I understand that there were historical reasons why we were not originally granted permission to include historical data in this way – but, I must admit, I struggle to continue to rationalise this (now a year-and-a-half since we incorporated live data into NEM-Watch, and two-and-a-half years since the APVI map went live), especially in the light of ARENA’s strong knowledge-sharing ethos.
It’s frustrating to know that our diverse range of customers have been denied the opportunity to gain insights into the nature of distributed rooftop PV that we looked to do early in 2015. It’s also unfortunate to say that we’d basically given up on that idea, given the time-lag.
Surely this was not what ARENA had in mind in provision of such a large funding amount, coupled with their keen interest in knowledge sharing?
2b) Historical solar PV estimates, from AEMO, in NEM-Review
Thankfully, the recent mid-year release at the AEMO has helped us over that hurdle.
For various reasons to do with the APVI estimate, and the AEMO estimate, we’re not including the AEMO data in our real-time dashboards.
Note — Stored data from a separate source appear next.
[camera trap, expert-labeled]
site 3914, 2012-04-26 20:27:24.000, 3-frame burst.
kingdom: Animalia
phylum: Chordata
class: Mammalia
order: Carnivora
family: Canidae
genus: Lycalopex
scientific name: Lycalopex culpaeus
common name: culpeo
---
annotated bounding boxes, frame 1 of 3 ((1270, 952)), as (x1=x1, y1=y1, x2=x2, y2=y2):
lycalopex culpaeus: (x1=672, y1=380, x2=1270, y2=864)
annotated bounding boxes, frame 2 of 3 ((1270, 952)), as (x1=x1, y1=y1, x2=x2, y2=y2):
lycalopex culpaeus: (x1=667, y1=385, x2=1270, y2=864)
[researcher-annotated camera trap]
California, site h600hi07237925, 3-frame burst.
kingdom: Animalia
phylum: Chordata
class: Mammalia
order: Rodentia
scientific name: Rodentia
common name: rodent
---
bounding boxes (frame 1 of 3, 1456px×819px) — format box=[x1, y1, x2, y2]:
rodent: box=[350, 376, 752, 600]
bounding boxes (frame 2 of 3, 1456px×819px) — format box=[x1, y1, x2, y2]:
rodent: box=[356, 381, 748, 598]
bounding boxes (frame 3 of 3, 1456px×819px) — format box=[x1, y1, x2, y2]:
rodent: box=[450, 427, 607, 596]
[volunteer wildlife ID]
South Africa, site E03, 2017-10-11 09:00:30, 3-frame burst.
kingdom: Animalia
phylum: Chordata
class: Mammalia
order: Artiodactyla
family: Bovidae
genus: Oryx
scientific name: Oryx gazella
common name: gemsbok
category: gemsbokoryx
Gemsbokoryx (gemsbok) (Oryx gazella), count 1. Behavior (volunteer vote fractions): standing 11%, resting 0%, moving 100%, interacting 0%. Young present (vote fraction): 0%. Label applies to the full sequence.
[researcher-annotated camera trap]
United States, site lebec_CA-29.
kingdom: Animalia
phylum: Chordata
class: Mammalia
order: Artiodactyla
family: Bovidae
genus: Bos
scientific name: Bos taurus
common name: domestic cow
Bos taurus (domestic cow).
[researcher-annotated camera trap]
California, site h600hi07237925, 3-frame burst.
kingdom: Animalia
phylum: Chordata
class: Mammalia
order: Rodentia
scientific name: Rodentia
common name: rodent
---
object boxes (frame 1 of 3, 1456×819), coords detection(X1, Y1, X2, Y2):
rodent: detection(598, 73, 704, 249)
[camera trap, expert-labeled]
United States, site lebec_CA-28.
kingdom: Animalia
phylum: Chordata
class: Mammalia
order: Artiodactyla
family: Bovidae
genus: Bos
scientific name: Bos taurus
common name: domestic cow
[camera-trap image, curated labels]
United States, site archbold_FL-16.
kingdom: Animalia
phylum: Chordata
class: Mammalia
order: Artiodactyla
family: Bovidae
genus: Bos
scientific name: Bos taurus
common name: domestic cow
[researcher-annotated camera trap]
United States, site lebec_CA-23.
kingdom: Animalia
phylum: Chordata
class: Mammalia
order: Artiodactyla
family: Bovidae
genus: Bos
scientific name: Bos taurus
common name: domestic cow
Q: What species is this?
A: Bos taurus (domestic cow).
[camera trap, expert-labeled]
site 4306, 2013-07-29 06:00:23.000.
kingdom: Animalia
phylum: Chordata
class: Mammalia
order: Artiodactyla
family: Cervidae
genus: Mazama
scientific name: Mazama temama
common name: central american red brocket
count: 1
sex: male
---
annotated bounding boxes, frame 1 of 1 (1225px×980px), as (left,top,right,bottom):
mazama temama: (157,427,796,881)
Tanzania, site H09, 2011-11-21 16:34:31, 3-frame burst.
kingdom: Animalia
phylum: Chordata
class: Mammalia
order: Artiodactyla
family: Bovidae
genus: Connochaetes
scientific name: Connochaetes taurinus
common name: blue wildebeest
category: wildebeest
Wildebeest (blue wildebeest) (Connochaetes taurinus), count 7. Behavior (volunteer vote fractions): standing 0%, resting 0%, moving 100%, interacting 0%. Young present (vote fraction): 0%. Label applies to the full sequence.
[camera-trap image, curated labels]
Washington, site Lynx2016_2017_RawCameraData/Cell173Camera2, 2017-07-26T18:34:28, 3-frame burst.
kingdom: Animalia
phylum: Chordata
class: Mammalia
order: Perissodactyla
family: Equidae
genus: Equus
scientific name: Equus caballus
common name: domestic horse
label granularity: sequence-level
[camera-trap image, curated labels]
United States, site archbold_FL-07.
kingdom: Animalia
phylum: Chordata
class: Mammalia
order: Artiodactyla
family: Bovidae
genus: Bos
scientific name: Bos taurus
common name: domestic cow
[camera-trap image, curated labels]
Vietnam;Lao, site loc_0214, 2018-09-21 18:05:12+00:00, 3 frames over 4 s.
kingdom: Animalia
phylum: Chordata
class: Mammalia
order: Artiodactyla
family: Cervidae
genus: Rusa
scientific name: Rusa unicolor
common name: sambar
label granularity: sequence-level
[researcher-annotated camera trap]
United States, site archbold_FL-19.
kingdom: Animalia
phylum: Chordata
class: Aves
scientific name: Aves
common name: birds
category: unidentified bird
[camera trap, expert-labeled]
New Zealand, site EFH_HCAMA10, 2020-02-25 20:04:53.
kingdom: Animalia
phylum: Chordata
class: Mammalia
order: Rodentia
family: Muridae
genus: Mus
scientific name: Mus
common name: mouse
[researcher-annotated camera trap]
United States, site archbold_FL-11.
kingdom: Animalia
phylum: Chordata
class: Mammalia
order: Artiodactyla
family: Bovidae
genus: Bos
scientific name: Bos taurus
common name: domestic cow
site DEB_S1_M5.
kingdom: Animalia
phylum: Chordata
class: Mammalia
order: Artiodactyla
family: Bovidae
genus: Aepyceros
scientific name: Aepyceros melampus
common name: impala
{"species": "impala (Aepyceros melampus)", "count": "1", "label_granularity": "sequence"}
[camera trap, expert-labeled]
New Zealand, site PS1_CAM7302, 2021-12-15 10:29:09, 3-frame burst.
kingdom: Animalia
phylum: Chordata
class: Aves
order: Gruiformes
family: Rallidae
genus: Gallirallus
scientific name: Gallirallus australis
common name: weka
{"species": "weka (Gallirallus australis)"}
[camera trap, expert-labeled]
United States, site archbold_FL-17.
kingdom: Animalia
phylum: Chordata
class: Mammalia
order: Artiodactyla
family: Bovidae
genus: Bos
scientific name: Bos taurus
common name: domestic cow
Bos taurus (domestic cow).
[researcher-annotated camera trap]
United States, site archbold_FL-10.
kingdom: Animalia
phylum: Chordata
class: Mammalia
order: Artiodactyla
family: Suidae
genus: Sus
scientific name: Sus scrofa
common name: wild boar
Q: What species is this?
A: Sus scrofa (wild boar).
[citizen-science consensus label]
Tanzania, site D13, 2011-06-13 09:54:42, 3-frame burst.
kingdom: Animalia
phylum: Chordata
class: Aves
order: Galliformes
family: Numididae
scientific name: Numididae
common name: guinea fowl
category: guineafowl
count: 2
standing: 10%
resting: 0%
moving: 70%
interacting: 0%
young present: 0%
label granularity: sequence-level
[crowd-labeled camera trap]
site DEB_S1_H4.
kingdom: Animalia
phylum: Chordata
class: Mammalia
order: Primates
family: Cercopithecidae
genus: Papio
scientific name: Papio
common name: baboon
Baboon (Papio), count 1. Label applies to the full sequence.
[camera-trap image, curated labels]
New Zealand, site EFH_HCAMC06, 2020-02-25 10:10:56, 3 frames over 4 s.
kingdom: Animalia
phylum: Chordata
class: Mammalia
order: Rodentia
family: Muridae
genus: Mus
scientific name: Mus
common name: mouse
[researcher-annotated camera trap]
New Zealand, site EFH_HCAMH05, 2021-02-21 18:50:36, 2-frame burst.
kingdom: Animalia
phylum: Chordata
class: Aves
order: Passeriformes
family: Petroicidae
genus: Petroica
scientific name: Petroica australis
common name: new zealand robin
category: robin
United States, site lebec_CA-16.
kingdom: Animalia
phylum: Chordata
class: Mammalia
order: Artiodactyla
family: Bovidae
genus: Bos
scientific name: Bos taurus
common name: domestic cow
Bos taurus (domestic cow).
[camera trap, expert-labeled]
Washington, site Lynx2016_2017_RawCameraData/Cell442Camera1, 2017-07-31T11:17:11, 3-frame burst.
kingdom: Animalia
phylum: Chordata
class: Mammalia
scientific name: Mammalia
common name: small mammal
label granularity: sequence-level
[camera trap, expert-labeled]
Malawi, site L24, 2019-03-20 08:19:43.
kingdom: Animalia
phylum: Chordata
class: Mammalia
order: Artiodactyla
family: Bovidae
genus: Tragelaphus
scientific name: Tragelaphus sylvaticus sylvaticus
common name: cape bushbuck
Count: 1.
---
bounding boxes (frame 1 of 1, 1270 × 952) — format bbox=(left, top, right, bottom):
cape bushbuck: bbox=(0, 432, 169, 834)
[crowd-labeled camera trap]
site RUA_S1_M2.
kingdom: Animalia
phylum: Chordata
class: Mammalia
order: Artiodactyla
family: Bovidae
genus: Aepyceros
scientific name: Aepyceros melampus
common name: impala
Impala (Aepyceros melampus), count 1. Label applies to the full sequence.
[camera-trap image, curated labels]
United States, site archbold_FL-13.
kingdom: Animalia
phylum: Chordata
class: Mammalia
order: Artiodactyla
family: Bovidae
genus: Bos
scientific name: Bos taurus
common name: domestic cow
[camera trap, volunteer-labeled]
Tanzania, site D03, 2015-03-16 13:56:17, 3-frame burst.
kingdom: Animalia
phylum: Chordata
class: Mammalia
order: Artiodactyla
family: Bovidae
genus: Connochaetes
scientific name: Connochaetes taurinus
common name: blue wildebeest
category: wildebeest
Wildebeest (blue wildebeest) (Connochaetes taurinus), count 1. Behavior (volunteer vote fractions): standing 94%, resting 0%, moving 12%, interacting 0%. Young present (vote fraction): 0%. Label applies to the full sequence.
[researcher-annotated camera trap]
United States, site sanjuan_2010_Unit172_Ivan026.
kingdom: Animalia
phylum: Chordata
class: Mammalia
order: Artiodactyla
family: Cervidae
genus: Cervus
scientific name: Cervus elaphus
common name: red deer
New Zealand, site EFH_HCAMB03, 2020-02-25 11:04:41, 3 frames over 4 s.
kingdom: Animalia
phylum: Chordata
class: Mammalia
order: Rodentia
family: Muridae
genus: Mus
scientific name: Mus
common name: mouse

However we are now including this into our NEM-Review historical “slicing and dicing” tool:
Existing clients will see that the data has already been flowing through for a few weeks (AEMO has not yet back-published much historical data, but at least in NEM-Review you’ll be able to start trending data from May onwards).
Clients should select “Metered Generation” not “Target Generation”, as noted on the NEM-Review portal here.
We do still have an interest in incorporating the APVI data into NEM-Review in future (clients will probably want to compare between the two different estimates). However the opacity of distributed, small-scale solar PV output has been reduced a little bit, thanks to the AEMO, hence the relative priority for our clients (and hence us) would be lower.
2c) Summing it up, for the NEM
For those who think in pictures, we’ve summed the Australian situation up here:
Note that this is not the end of the story …
3) What about international data?
As I noted here back in April, we’re searching for similar estimates of small-scale solar PV injections for the growing number of grids across the world where we are collecting data. We’re seeking to add these into the internationally-focused LiveGen™ widget we’ve been developing (here, with the help of RenewEconomy):
If you know of sources for solar generation data (or, indeed, electricity generation data for ANY type of plant, as we want to provide the fullest possible picture) in different parts of the world, please let us know.
We continue to strive to make complexity understandable, in the energy sector.